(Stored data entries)
_ _ _ _

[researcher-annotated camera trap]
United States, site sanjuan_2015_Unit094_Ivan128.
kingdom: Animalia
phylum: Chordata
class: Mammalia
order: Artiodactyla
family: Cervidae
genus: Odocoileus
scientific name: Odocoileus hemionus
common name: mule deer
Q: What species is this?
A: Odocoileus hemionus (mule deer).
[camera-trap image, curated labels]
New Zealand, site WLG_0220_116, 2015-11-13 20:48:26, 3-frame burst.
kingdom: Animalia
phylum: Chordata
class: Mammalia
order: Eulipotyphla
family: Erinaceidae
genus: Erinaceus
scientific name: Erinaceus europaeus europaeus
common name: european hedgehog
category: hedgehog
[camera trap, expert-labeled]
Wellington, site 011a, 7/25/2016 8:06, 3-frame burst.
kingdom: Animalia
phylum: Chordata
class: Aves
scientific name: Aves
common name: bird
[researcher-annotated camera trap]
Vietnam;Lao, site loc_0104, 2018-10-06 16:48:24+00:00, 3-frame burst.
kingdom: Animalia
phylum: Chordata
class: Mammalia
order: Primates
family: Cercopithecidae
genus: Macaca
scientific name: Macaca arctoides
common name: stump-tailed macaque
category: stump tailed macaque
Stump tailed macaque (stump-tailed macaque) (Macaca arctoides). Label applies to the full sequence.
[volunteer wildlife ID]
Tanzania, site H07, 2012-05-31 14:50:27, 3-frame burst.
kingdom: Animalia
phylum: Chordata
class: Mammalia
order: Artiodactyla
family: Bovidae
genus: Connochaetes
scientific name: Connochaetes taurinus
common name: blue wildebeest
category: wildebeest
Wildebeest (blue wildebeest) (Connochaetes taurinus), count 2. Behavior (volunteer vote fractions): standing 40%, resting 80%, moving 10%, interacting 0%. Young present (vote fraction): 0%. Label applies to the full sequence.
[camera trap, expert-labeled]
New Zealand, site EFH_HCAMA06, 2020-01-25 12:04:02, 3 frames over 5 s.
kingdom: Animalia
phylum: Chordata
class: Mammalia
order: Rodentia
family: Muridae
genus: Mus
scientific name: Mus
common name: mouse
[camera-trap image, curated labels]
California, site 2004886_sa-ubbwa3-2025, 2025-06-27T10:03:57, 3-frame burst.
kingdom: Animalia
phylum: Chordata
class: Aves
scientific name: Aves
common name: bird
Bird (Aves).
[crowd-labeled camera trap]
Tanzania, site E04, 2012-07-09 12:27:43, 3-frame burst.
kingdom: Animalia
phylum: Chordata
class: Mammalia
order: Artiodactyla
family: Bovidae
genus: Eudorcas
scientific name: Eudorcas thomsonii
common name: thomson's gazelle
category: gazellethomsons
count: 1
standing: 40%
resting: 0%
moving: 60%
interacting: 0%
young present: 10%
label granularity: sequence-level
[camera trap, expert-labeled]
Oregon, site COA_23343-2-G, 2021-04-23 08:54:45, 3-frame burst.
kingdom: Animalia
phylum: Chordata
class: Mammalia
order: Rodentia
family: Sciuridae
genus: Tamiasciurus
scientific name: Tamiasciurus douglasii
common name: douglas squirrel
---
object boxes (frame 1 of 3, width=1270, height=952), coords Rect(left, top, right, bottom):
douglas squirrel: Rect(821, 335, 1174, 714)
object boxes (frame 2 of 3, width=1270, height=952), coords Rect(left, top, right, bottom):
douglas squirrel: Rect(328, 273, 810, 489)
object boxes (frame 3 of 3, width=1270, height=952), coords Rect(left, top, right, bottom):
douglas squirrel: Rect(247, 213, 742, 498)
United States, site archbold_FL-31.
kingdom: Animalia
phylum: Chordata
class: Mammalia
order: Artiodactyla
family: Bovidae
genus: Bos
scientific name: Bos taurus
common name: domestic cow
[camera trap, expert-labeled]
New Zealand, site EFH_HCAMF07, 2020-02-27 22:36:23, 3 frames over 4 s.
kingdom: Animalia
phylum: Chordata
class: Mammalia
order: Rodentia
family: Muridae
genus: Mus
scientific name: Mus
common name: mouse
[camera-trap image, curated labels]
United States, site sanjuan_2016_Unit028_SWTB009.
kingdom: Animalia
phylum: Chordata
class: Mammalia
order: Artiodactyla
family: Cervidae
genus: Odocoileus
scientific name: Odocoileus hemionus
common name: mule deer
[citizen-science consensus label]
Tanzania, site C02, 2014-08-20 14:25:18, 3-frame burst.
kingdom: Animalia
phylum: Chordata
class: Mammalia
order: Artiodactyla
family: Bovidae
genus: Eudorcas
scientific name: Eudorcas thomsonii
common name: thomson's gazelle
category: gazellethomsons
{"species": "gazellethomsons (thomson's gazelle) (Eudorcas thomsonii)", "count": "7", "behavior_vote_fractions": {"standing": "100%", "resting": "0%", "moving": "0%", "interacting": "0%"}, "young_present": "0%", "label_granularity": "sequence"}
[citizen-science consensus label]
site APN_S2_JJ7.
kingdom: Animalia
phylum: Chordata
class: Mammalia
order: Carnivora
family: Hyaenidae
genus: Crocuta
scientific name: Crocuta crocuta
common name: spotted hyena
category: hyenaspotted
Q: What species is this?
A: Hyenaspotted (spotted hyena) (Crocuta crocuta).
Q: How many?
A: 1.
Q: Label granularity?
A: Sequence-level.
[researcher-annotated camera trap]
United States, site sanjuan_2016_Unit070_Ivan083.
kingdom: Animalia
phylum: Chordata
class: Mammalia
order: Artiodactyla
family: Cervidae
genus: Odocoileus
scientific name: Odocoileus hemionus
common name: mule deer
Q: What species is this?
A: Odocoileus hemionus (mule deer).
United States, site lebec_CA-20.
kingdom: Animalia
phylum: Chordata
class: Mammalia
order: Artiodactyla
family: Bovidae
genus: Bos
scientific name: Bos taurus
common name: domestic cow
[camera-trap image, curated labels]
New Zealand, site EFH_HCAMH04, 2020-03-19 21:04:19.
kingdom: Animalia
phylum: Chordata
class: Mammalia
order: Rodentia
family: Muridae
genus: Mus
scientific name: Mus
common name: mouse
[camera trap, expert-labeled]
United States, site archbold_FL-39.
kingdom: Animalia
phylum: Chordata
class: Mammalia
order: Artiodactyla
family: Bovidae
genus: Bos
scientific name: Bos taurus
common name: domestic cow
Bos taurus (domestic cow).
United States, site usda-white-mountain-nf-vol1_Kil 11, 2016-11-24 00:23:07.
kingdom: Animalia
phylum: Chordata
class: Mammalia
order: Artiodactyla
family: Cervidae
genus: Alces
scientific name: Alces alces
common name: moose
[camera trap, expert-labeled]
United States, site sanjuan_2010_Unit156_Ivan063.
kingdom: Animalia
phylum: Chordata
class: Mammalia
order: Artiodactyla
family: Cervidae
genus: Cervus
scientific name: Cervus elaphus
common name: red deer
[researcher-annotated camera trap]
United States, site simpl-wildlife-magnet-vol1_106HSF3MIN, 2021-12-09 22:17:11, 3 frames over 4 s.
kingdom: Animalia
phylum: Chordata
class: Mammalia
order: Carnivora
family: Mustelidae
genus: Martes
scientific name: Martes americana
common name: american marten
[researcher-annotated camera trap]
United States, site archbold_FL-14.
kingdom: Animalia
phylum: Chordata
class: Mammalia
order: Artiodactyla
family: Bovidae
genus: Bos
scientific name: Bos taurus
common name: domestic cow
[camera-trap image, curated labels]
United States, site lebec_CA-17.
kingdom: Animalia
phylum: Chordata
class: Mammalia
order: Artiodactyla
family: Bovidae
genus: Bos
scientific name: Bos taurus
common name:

_ _ _ _

◆ TASK INSTRUCTIONS
The lines above from the one with "New Zealand, site EFH_HCAMF07, 2020-02-27" through the one with "site APN_S2_JJ7." are to be duplicated exactly, ends included, with nothing added.

◆ OUTPUT BELOW
New Zealand, site EFH_HCAMF07, 2020-02-27 22:36:23, 3 frames over 4 s.
kingdom: Animalia
phylum: Chordata
class: Mammalia
order: Rodentia
family: Muridae
genus: Mus
scientific name: Mus
common name: mouse
[camera-trap image, curated labels]
United States, site sanjuan_2016_Unit028_SWTB009.
kingdom: Animalia
phylum: Chordata
class: Mammalia
order: Artiodactyla
family: Cervidae
genus: Odocoileus
scientific name: Odocoileus hemionus
common name: mule deer
[citizen-science consensus label]
Tanzania, site C02, 2014-08-20 14:25:18, 3-frame burst.
kingdom: Animalia
phylum: Chordata
class: Mammalia
order: Artiodactyla
family: Bovidae
genus: Eudorcas
scientific name: Eudorcas thomsonii
common name: thomson's gazelle
category: gazellethomsons
{"species": "gazellethomsons (thomson's gazelle) (Eudorcas thomsonii)", "count": "7", "behavior_vote_fractions": {"standing": "100%", "resting": "0%", "moving": "0%", "interacting": "0%"}, "young_present": "0%", "label_granularity": "sequence"}
[citizen-science consensus label]
site APN_S2_JJ7.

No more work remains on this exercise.